Today, the main types of business entities include:

  • Sole Proprietorship
  • Partnership Firm
  • Limited Liability Partnership (LLP)
  • Hindu Undivided Family (HUF)
  • Co-operatives and Joint Ventures
  • Private Limited Company (2–200 members)
  • Small Company (lower capital and turnover limits)
  • Public Limited Company
  • Public Sector Undertaking (PSU)
  • Dormant Company
  • Unlimited Company

Corporate Governance under Companies Act, 2013

Section 149 requires every company to have a Board of Directors.

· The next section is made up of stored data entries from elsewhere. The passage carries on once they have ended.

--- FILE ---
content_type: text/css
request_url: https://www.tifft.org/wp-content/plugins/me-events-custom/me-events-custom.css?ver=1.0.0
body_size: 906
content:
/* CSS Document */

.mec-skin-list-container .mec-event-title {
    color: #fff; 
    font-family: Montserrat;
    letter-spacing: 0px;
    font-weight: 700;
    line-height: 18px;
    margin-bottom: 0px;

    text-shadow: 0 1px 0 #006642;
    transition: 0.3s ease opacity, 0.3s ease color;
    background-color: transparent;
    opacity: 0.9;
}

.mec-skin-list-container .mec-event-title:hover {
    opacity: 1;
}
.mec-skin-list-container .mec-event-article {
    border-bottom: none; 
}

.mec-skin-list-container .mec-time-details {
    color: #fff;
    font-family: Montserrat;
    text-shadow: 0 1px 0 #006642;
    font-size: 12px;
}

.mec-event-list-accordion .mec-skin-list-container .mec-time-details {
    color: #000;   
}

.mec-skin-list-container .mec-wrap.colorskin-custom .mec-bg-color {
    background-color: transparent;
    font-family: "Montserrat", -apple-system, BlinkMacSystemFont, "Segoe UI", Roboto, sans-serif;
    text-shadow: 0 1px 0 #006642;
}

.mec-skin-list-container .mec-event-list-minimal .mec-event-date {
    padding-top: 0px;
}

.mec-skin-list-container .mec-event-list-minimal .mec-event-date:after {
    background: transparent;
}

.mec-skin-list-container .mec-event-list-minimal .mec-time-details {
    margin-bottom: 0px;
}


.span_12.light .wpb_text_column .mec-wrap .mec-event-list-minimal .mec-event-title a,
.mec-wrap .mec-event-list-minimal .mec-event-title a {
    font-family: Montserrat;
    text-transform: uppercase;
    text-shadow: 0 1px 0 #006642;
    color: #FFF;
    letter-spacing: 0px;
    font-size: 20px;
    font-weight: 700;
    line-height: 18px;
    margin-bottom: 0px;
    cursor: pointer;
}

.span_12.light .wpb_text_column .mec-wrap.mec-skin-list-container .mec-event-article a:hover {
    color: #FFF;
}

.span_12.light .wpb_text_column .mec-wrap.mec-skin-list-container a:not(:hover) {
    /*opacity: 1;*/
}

Section 169 explains removal of directors:

  • Directors can be removed by a simple majority vote in the general meeting
  • A 28-day special notice is required
  • Directors appointed under proportional representation cannot be removed by majority shareholders

Employee Rights in Company Law

Indian workers’ participation in company management has been discussed for decades.

Key points:

  • Article 43A of the Constitution encourages worker participation in management
  • The Industrial Disputes Act, 1947, created joint work councils
  • In the case National Textile Workers Union vs Ramakrishnan, the Supreme Court allowed workers to participate in winding-up proceedings of companies, because their livelihood is affected

Directors’ Duties (Section 166 of Companies Act, 2013)

Directors must:

  1. Act according to the company’s articles
  2. Act in good faith for the benefit of the company, shareholders, employees, environment, and community
  3. Exercise reasonable care, skill, and diligence
  4. Avoid conflict of interest
  5. Not misuse their position for personal gain
  6. Not assign their office
  7. Follow the law or face fines between ₹1 lakh to ₹5 lakh

Corporate Social Responsibility (CSR)

Under Section 135, CSR is mandatory for companies with:

  • Net worth of ₹500 crore+, or
  • Turnover of ₹1000 crore+, or
  • Net profit of ₹5 crore+

Such companies must:

  • Spend 2% of their average net profit (last 3 years) on CSR
  • As per Schedule VII (mainly community development)

India is the first country in the world to make CSR spending legally mandatory.